Designers and brand owners will be able to draw on DyStar's extensive network of production sites and subsidiaries located in every major producing region of the world, assuring them consistent results regardless of where they choose to manufacture their goods. DyStar has also introduced a package of environmentally friendly chemicals.
Suzanne Benfield, fashion director for DyStar's Boehme Filatex division, said designers and brand owners she spoke with at the show often believed that using eco-friendly fabrics and chemicals would limit the types of treatments they could use on a fabric. However, DyStar has found that using alternative chemicals or using a combination of chlorine with a more eco-friendly dye can greatly expand the potential range of colors produced from a base fabric. In some cases, DyStar has been able to reduce the amount of chlorine used by 75 percent.
Benfield said dark washes and clean styles would still be prevalent in the premium denim market. Coated denims are advancing and becoming more breathable, which should improve their popularity. Resin washes are also changing, Benfield said. Denim pieces treated with resin are typically baked, turning the fabric rigid and hard. New resins leave the fabric softer after the baking process.Takashi Mitani, a sales manager for Kurabo, said the company was introducing a new denim fabric that uses compact yarn. The yarn gives the fabric a harder look with a shine, but maintains a soft touch. Lightweight denims and Supima cotton were also popular, Mitani said.

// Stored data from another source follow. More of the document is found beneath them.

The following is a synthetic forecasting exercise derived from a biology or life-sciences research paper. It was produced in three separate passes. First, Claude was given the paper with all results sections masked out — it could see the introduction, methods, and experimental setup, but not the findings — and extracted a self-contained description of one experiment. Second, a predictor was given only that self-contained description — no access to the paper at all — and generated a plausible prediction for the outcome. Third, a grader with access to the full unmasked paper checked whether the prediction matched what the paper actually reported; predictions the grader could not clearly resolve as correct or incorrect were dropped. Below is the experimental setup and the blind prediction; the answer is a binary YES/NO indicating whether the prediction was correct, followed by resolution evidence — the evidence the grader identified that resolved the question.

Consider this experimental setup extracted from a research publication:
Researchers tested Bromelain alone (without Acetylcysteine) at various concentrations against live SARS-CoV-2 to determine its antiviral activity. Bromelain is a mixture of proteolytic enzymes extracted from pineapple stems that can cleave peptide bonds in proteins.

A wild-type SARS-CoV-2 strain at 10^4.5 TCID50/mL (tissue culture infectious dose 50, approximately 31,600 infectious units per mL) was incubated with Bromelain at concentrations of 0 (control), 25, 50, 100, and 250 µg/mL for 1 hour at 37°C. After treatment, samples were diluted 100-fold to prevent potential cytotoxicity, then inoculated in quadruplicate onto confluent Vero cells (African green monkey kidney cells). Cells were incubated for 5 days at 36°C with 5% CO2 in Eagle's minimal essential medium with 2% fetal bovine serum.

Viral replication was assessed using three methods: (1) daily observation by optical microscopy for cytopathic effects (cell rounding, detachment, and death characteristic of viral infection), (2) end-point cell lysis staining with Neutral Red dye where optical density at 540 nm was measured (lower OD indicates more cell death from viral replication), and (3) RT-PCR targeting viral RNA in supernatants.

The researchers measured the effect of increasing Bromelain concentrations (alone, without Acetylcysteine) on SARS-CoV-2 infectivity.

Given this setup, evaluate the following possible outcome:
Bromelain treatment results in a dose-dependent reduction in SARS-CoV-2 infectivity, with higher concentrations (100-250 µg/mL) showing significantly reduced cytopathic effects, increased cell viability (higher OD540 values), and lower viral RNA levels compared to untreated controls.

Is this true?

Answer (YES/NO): NO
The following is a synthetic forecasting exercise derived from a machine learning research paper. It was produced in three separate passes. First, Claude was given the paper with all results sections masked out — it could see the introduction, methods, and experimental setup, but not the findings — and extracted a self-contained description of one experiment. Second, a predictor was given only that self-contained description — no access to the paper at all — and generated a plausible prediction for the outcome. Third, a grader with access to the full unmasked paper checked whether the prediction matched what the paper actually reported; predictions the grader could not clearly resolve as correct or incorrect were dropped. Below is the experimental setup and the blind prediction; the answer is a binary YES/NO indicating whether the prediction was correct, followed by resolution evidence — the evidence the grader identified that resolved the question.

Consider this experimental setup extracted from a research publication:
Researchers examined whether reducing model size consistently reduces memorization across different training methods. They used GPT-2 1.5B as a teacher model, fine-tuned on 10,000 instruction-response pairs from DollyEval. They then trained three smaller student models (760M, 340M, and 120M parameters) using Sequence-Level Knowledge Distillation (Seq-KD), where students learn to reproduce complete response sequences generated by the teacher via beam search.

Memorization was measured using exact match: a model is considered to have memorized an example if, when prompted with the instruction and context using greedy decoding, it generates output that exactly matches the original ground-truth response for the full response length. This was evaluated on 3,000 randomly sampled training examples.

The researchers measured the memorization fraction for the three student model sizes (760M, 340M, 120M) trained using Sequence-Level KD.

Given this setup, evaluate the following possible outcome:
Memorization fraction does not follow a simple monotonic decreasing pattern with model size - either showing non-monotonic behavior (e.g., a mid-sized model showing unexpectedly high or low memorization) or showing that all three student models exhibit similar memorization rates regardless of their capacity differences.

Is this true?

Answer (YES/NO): NO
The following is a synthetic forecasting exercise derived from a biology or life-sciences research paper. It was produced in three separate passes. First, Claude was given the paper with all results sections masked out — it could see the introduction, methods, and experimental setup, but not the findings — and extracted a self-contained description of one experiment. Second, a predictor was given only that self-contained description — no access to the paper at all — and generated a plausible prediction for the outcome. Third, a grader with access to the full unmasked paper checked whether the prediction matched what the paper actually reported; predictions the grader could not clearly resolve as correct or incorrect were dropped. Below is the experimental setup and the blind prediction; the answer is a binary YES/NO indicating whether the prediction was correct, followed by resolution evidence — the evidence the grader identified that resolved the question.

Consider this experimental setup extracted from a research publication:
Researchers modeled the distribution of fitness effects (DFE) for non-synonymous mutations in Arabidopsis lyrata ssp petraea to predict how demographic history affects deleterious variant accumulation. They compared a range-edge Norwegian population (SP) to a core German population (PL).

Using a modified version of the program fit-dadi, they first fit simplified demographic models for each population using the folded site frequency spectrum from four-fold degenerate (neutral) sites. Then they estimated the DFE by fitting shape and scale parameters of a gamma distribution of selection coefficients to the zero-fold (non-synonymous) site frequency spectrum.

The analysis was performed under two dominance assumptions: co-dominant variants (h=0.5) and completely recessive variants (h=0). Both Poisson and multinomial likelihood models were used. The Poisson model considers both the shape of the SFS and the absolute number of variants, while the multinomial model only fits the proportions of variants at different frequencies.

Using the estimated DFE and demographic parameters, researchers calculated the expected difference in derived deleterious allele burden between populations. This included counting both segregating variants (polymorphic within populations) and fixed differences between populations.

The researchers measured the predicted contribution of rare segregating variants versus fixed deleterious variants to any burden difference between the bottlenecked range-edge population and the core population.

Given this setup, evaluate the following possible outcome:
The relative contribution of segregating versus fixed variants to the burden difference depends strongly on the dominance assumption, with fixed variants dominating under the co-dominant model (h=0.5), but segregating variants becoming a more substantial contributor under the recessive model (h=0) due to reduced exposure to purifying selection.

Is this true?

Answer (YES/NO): NO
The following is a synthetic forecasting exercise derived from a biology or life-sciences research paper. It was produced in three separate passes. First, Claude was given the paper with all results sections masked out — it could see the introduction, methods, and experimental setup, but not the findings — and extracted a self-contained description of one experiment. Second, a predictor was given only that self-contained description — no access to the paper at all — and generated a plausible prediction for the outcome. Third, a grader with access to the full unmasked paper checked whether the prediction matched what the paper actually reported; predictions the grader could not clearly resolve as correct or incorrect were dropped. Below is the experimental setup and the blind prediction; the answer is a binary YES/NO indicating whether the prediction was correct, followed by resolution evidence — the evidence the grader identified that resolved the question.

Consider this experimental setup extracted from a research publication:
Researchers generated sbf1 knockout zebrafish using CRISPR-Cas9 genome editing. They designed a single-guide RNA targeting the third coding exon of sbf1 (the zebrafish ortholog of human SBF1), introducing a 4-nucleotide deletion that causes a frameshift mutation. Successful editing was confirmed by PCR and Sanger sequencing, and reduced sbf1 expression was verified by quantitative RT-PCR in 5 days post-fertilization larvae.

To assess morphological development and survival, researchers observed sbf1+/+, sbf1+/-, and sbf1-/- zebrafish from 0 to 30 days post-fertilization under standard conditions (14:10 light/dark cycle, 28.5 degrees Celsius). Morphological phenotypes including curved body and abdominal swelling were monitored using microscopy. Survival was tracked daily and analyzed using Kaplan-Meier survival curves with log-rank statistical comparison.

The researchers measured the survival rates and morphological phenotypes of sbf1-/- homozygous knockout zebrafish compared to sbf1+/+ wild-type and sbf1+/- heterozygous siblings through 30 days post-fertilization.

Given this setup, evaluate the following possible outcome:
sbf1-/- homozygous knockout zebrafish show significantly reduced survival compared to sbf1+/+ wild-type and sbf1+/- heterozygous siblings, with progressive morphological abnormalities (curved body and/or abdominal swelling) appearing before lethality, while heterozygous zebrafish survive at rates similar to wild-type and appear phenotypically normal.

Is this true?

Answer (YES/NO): NO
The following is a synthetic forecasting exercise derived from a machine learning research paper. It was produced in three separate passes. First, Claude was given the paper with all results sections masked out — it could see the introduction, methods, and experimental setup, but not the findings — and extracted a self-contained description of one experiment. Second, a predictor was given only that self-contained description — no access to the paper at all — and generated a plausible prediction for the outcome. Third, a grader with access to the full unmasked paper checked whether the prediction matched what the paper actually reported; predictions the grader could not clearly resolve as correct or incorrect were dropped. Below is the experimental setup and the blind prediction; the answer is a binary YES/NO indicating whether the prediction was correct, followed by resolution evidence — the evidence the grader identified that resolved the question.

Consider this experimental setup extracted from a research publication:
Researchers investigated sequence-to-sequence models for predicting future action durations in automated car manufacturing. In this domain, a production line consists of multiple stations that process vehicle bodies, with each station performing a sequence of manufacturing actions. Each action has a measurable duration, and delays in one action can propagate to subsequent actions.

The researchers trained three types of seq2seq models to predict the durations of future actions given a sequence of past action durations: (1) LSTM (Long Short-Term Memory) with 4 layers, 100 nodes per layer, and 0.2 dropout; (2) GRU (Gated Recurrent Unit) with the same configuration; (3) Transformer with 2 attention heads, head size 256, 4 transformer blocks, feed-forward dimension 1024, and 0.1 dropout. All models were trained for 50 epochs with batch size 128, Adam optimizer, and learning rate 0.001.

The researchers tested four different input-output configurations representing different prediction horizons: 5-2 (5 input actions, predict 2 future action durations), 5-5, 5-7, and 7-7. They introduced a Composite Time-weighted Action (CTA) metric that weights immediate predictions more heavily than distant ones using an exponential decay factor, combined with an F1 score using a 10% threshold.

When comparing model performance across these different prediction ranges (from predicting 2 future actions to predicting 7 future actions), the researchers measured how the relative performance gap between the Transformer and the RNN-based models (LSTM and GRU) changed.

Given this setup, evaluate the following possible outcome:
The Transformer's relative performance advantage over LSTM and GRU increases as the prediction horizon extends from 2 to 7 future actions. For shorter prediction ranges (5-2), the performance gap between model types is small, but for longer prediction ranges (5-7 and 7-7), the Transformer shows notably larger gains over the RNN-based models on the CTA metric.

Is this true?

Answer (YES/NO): YES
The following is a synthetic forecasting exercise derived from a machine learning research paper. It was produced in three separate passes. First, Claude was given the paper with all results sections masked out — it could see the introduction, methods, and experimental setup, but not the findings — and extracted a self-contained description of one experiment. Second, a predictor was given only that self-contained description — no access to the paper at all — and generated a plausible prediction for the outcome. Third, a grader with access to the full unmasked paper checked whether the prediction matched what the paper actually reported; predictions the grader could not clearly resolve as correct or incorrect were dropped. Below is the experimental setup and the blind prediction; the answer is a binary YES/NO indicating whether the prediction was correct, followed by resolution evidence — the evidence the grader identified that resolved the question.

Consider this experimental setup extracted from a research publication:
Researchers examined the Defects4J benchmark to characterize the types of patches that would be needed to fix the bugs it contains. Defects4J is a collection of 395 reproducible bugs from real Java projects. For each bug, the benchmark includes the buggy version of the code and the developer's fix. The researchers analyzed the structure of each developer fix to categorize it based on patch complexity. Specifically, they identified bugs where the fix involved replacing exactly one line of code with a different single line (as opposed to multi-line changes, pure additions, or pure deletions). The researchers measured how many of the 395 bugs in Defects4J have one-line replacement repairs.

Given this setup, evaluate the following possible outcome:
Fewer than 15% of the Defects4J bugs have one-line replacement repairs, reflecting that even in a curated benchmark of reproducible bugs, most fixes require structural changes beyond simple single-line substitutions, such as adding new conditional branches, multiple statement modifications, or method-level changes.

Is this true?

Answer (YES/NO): NO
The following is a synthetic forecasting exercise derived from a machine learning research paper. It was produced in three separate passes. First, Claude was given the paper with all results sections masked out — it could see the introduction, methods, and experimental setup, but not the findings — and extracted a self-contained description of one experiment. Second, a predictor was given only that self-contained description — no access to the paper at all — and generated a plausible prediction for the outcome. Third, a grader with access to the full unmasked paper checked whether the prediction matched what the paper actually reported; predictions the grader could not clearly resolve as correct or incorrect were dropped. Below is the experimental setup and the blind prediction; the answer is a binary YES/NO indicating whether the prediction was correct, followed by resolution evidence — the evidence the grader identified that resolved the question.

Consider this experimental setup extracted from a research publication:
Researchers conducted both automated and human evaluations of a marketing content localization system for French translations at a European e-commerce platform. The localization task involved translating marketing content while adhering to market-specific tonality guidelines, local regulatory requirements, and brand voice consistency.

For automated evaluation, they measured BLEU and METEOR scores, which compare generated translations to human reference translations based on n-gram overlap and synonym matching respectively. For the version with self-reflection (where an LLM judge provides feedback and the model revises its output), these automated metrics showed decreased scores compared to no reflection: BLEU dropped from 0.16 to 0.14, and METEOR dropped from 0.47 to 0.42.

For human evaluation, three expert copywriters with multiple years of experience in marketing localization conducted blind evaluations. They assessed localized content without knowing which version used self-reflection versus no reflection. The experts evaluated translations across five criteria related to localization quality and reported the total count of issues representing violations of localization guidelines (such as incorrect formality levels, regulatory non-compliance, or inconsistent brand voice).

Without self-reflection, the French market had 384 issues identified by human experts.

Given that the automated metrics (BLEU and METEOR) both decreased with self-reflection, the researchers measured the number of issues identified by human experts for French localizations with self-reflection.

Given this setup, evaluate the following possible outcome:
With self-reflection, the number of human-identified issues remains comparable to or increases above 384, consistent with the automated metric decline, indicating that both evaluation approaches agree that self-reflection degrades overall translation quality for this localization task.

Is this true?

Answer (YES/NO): NO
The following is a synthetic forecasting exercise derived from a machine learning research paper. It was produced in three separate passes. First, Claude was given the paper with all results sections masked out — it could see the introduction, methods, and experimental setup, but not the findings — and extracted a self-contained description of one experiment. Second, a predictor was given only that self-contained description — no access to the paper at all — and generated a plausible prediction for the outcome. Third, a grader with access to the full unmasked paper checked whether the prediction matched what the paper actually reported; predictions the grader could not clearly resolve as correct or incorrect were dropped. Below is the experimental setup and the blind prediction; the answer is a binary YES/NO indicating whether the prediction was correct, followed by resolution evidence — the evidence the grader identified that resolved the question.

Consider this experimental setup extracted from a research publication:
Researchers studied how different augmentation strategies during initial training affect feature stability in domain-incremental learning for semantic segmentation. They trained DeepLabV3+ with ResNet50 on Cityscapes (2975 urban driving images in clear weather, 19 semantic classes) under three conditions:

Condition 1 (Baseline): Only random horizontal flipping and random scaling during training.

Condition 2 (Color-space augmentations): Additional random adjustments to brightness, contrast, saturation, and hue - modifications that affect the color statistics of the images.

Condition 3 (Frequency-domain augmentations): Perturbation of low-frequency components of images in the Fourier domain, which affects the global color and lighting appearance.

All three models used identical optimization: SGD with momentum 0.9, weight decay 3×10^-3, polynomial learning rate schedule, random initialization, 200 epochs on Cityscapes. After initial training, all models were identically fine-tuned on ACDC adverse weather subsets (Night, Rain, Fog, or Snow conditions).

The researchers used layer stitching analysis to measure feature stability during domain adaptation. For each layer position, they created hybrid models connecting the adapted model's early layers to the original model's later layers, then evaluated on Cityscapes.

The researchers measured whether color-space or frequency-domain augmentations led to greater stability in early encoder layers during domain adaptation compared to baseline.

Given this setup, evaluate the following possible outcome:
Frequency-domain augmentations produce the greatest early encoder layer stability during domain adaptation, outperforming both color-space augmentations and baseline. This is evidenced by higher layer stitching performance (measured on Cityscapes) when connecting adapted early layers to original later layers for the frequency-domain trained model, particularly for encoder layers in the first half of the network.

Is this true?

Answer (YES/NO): NO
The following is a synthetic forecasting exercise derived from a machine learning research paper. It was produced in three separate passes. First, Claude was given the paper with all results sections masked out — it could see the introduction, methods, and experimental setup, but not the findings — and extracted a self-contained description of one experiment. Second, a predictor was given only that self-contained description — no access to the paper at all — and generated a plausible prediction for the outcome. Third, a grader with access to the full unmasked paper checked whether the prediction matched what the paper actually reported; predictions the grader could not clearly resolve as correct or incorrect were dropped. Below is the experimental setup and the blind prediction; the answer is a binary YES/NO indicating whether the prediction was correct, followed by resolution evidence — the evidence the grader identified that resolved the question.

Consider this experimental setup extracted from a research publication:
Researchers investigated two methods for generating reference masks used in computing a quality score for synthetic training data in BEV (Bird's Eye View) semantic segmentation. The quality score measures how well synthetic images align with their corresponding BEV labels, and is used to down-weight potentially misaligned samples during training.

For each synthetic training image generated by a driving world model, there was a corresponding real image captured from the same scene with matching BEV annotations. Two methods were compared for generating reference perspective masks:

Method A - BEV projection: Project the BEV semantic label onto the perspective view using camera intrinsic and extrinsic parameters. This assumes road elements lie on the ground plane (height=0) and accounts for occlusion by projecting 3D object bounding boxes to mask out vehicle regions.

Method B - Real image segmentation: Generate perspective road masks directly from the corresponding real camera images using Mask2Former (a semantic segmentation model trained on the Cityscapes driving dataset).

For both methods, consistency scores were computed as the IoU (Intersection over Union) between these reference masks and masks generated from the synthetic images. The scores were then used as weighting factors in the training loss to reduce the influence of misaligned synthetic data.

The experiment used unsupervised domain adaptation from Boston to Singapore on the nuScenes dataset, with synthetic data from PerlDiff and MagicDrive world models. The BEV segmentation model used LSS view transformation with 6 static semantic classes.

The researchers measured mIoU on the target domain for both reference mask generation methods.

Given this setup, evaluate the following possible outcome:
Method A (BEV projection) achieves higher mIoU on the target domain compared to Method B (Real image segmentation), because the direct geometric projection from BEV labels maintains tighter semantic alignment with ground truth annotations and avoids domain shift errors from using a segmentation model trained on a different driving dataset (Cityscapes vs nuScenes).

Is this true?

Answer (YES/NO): NO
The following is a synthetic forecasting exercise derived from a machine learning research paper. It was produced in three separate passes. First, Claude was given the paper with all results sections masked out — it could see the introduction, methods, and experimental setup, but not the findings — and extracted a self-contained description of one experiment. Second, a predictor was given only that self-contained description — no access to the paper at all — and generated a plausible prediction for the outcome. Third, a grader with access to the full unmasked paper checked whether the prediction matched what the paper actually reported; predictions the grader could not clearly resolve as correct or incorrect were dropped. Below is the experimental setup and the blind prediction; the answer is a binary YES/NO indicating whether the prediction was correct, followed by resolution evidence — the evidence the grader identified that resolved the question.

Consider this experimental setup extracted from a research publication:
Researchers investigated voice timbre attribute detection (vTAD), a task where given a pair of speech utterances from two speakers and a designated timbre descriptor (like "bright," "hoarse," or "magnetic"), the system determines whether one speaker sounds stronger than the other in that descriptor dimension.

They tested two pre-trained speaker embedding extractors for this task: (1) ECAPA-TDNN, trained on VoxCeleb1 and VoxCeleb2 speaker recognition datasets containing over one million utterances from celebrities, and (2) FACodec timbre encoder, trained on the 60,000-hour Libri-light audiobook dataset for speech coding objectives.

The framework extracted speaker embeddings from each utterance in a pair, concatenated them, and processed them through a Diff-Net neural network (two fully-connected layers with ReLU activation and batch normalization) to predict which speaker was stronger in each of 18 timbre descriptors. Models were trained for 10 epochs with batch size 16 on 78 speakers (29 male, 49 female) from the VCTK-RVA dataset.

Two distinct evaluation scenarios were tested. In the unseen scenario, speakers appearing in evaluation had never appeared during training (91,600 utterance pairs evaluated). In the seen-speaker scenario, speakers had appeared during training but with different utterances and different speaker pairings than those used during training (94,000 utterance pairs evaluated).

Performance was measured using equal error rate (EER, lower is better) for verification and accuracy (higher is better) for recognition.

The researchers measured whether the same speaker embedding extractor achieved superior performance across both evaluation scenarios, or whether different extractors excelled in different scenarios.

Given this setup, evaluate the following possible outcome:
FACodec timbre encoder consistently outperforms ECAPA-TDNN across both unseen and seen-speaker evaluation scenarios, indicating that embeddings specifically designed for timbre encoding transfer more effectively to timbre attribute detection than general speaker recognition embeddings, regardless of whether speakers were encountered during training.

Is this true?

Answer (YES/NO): NO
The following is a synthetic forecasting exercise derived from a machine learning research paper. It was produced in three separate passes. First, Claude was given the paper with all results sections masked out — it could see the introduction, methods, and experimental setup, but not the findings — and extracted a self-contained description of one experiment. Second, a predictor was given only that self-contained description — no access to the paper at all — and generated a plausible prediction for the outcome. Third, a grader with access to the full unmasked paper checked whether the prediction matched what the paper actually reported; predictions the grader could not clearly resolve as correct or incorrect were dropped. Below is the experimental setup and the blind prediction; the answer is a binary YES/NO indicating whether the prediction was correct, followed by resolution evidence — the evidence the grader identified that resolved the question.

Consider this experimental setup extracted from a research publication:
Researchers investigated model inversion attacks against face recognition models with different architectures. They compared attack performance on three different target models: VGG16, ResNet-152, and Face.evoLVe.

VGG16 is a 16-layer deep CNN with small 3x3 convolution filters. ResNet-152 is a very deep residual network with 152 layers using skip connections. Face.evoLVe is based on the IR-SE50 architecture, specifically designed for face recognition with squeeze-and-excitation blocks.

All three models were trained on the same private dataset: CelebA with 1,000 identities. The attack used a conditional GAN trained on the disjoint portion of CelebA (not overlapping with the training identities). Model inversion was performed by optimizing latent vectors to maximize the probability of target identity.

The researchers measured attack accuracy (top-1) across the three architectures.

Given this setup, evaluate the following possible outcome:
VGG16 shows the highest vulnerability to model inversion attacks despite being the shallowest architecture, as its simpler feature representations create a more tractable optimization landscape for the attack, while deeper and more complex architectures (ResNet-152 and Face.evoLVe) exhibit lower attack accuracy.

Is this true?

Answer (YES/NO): NO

Kurabo has seen significant declines in the premium denim segment, Mitani noted, but established brands such as Seven For All Mankind continue to grow.
Brad Mowry, Olah Inc.'s managing director for the West Coast, said he was also seeing brands increasingly look toward lighter-weight denim fabrics.
"Anywhere from seven to 10.5 ounces is probably the most popular request," Mowry said. "Even 12-ounce is seeming heavy."
While lighter fabrics may offer some discount for manufacturers, Mowry said he believed it was more a matter of giving consumers a comfortable garment.
Dante Magni, export manager for corduroy fabric maker Suape Têxtil in Brazil, said the company's Supima collection had been its strongest performer. However, Supima cotton has become a popular commodity, which has driven up the cost.
"There's no doubt it's a good cotton for yarn and not just for apparel," said Magni, noting that the fiber is also popular for the home goods market.
The threat from low-cost Asian manufacturers continues to present challenges to makers of higher-end fabrics, Magni noted.
"What everybody's feeling is the competition," Magni said. "People are coming into the market with cheap product and cheap quality."